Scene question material
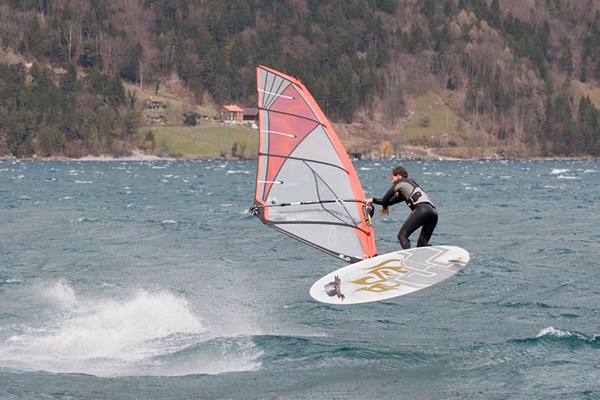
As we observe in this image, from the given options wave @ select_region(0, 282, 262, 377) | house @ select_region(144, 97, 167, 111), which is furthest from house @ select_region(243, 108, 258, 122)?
wave @ select_region(0, 282, 262, 377)

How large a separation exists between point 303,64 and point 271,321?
153780mm

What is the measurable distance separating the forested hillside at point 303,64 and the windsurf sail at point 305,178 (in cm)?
11975

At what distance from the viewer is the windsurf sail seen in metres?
12.9

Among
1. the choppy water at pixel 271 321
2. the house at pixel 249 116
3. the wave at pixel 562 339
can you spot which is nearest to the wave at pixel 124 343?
the choppy water at pixel 271 321

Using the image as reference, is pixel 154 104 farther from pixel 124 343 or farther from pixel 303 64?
pixel 124 343

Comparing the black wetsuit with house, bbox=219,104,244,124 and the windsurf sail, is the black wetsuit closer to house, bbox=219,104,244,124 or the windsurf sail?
the windsurf sail

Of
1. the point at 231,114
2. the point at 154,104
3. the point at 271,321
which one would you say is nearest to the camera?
the point at 271,321

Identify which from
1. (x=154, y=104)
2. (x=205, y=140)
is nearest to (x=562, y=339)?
(x=205, y=140)

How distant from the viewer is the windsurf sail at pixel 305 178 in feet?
42.3

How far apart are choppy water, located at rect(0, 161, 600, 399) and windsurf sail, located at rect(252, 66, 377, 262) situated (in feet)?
5.91

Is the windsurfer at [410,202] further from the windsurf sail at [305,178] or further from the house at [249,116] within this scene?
the house at [249,116]

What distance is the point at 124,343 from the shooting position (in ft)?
48.0

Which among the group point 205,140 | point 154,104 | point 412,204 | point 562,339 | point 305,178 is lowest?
point 205,140

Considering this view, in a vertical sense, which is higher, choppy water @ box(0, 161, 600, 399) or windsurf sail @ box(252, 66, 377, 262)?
windsurf sail @ box(252, 66, 377, 262)
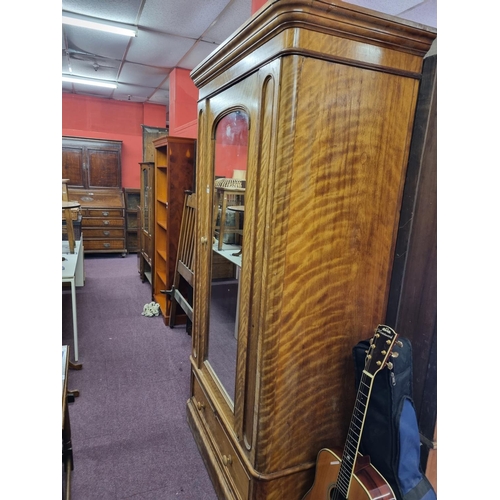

*WHAT THE TASK REQUIRES*: Rewrite the material from the line containing "Which among the" through the end of the material, replacing "choppy water" with "rough water" and keeping everything else the same. Leave the pictures out.

*SOLUTION BELOW*:
Which among the group point 205,140 | point 154,104 | point 412,204 | point 562,339 | point 305,178 is lowest?
point 205,140

Considering this view, in a vertical sense, which is higher, rough water @ box(0, 161, 600, 399) or windsurf sail @ box(252, 66, 377, 262)?
windsurf sail @ box(252, 66, 377, 262)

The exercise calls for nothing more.